At 13.30 you asked a stupid question regarding "removing all walls, borders etc". There is not one big island we all live on. You cannot let 6 billion people on planet earth all go where they want to go since you want to remove all walls & borders, that's absurd, do not all speak the same language now. The fact that any nation does not produce it's own food is absurd and asinine in itself. How stupid are we that we have all these machines called tractors, computers etc and can't feed the people within our own nation? It's fuckingstupid. It's very simple, a small group of smart evil crooked people setup a banking system and use the mechanism of money to fuckhumaintyover. Until this gets addressed we will continue to be a bunchofstupidmoronic human beings on planet earth.
Mr Toensmeier, you are my hero! I think Mark Shepard adapted carbon farming in a cost effective with longer-to-establish plants that many could easily adapt. He certainly can keep himself and his community better fed than his neighbors can. Complaining about the food that goes to livestock when we have food that goes to feed cars is a no go... The hub idea could bring back rotting food for biochar or fuel production, instead of landfill. Bill Gate's carbon farming sounds pretty dubious. To me I would suspect him of coal mining in the name of carbon farming. Just a clever twist on words...
Capra y Maturana, et al, son interesantes; esperaria que nosotros en América Latina no estaremos excluidos de la difusión y ampliación de estas relaciones.
I happen to be reading this book and am finding it a very useful resource, providing an overview of the history of systems thinking and a great/powerful introduction to the ecological approach to the many challenges facing our species and the planet.
Reading about people grabbing multi-figures monthly as incomes in investments even in this crazy days in the market. Any pointer on how to reinvest my earnings. I would appreciate.

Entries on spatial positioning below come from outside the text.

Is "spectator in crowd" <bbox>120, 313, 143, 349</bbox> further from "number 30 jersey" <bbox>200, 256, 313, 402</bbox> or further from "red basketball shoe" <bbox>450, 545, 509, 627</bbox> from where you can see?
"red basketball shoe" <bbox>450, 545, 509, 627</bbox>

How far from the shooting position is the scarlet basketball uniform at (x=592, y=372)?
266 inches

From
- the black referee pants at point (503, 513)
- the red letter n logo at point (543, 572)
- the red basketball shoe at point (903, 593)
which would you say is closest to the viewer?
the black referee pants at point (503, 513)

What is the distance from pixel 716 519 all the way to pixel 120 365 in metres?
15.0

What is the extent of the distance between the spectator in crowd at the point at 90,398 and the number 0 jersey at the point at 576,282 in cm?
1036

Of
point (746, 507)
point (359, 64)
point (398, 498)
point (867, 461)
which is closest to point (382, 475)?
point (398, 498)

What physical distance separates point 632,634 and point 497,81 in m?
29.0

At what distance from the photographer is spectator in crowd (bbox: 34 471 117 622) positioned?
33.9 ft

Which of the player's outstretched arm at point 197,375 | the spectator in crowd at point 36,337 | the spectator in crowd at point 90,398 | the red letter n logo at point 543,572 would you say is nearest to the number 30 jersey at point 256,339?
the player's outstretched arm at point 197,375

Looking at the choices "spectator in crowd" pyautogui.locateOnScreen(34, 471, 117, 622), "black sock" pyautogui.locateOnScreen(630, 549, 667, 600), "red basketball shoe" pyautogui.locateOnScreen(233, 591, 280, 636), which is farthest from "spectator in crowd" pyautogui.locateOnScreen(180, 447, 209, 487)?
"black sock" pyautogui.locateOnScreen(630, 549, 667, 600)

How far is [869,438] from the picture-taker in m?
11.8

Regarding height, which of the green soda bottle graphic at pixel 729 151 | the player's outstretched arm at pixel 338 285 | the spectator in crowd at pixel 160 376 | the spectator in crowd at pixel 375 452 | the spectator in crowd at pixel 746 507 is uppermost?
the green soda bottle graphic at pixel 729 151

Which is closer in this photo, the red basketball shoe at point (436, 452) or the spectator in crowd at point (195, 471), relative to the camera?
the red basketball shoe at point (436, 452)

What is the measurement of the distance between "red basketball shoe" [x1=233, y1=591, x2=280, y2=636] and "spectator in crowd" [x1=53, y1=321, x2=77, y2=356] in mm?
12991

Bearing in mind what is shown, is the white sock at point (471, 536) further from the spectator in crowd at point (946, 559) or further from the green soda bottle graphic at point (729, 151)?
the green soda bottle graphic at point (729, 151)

I believe that the secret to financial stability is having the right investment ideas to enable you earn more money, I don’t know who agrees with me. Either way I still recommend real estate or cryptocurrency and stocks.
I agree with you but when it comes to trading, I don't trade myself, I invest with a professional assigned by a cryptocurrency company that trades for people and returns profit on weekly basis for me. You can invest your capital and get weekly returns on investment (ROI) without any extra fees attached.

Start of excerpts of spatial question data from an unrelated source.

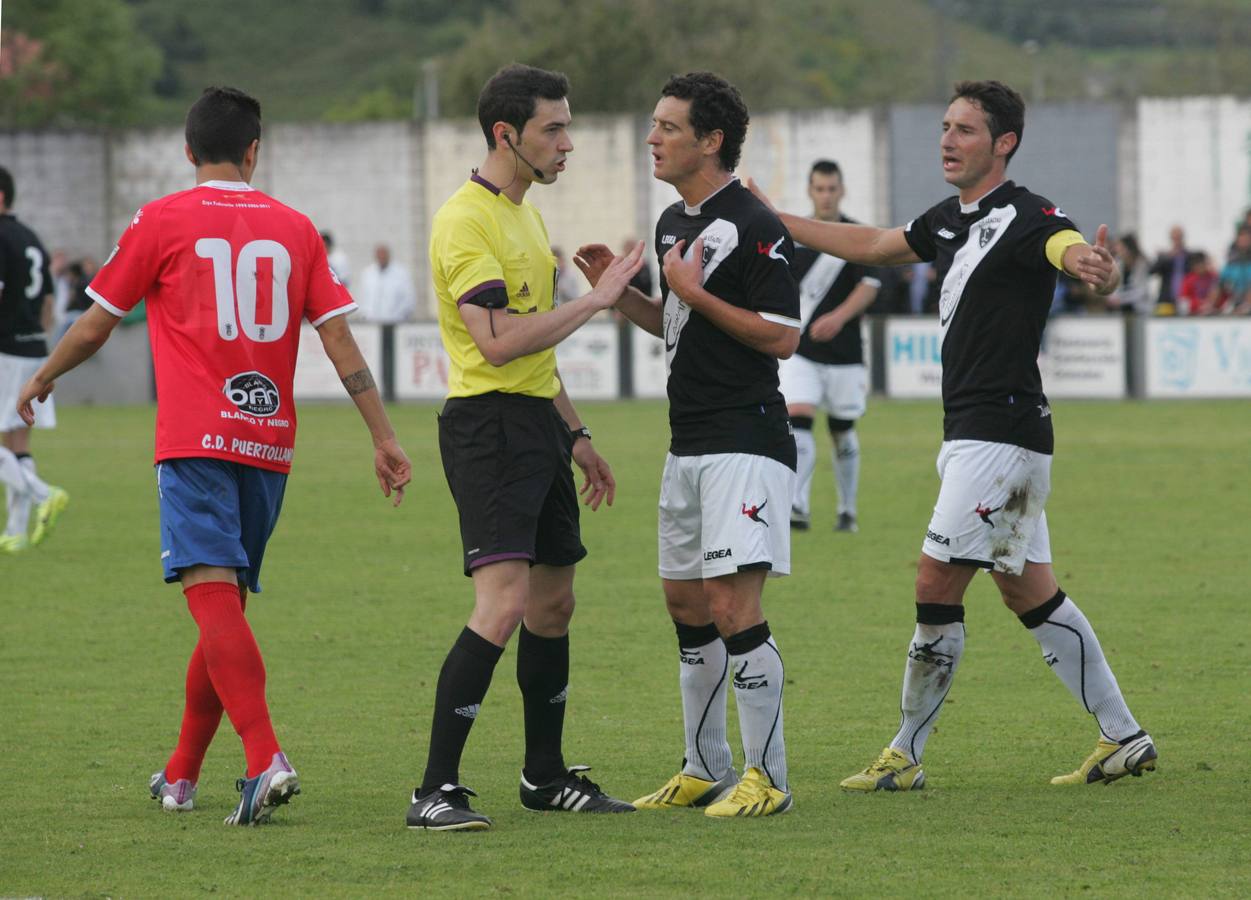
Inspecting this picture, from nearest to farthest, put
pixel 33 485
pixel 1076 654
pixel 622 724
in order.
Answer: pixel 1076 654
pixel 622 724
pixel 33 485

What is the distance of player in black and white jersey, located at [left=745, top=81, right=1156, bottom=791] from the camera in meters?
6.36

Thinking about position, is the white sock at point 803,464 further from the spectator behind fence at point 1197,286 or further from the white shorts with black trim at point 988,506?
the spectator behind fence at point 1197,286

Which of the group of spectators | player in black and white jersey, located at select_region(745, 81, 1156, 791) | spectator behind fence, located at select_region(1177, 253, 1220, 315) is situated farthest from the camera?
spectator behind fence, located at select_region(1177, 253, 1220, 315)

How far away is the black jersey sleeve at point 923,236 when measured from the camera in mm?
6602

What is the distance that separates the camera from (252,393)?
5934mm

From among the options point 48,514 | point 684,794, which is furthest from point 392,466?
point 48,514

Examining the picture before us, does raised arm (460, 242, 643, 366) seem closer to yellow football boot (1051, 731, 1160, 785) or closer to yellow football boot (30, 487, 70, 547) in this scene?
yellow football boot (1051, 731, 1160, 785)

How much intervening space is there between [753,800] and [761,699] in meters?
0.31

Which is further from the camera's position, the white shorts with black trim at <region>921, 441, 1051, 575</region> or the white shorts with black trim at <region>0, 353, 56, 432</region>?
the white shorts with black trim at <region>0, 353, 56, 432</region>

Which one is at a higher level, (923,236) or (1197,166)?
(1197,166)

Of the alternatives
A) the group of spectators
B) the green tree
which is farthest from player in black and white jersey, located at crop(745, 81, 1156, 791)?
the green tree

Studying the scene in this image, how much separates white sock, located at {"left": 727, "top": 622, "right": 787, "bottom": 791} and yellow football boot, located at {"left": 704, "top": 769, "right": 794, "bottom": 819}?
0.10ft

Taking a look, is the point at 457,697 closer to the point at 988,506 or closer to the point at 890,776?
the point at 890,776

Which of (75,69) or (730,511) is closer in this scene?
(730,511)
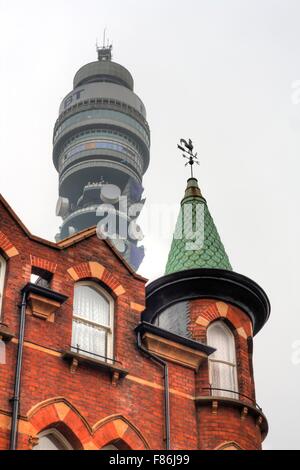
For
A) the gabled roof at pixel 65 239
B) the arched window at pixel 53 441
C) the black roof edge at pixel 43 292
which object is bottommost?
the arched window at pixel 53 441

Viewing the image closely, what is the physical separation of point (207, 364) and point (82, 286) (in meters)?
4.11

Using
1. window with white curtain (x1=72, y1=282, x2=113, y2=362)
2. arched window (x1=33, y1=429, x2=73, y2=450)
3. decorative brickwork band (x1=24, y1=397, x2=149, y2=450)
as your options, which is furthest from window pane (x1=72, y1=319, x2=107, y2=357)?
arched window (x1=33, y1=429, x2=73, y2=450)

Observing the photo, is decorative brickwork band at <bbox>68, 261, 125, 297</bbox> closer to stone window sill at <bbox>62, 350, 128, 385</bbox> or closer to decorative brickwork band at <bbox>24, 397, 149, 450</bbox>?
stone window sill at <bbox>62, 350, 128, 385</bbox>

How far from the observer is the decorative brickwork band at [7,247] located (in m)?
20.4

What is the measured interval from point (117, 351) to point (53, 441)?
302 centimetres

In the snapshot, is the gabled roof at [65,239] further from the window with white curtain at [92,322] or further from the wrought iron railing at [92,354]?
the wrought iron railing at [92,354]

I love what Mark Shepherd is talking about, but what I'd like to know is if I can do it myself in my (City lot backyard)?!? Are there any books that I can buy that help me in this endeavor?!?

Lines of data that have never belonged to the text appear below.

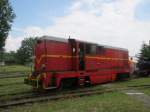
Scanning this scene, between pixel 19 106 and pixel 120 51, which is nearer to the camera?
pixel 19 106

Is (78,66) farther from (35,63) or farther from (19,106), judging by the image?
(19,106)

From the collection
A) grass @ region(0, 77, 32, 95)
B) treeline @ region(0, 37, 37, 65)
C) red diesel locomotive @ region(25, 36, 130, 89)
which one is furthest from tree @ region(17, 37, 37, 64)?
red diesel locomotive @ region(25, 36, 130, 89)

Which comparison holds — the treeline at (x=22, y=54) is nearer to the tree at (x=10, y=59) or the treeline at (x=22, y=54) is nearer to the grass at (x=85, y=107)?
the tree at (x=10, y=59)

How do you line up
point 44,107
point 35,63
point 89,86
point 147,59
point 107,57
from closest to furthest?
point 44,107
point 35,63
point 89,86
point 107,57
point 147,59

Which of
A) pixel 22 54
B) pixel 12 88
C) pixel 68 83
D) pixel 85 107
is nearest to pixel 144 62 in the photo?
pixel 68 83

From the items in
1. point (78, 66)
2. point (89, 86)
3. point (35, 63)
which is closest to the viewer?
point (35, 63)

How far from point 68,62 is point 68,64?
0.44 ft

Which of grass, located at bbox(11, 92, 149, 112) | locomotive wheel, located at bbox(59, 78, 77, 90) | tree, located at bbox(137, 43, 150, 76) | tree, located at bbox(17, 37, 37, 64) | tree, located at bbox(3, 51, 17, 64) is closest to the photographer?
grass, located at bbox(11, 92, 149, 112)

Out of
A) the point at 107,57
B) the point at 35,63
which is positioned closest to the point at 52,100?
the point at 35,63

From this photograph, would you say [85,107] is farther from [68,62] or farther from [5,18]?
[5,18]

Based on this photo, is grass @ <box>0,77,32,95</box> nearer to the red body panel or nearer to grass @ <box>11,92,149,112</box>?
the red body panel

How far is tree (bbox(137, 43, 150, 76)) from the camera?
109ft

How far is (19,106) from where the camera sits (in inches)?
517

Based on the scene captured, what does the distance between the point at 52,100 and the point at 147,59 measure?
22657 millimetres
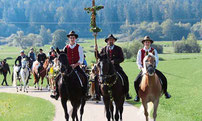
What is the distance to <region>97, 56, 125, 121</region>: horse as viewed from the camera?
1132cm

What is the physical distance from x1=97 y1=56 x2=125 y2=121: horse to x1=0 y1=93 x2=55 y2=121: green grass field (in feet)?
11.7

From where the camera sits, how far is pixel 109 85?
12.0 m

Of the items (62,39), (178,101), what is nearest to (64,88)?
(178,101)

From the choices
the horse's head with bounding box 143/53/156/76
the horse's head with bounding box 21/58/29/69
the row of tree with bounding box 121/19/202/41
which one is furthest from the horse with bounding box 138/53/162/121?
the row of tree with bounding box 121/19/202/41

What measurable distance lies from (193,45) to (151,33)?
69.6 m

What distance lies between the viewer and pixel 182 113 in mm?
17719

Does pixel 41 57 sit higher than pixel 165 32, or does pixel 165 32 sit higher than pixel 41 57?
pixel 41 57

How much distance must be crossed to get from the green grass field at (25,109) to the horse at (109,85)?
3.57m

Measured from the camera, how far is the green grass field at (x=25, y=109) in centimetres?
1569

@@gaynellbowie8379 container gardening is absolutly not restoration Ag which is what Mark does. Contanier anything is resilience or subsistence at best and then very much dependent on what type of system you are using.
@@gaynellbowie8379 You can sustain and produce a good amount of food and also make super starts to turn your garden or lot into a food forest with little space.
I imagine that the decay rate, composition, chemical/thermal/hydro context, and "organic half-life" of various roots, the way they impede or progress seed progress through the subsoil, etc. is just as complex as the above-ground cellulotic/woody structures/canopy strata. Mastering the manipulation of edge effect subsoil would be the foothold to the next step in the holistic management of sunlight+mineral=energy resources. Wonderful talk, thank you for sharing your expertise, insight, and experiences.
Wild! I picked up this book at the Library yesterday when the book I was looking for was not in yet. Having never heard of it before, or Elkingtin (apart from the TBL/3P). About 50 pages in this morning, I wanted to see if there were any recent interviews. Feels like an crossing of fates. Thanks Marc & John for this interview.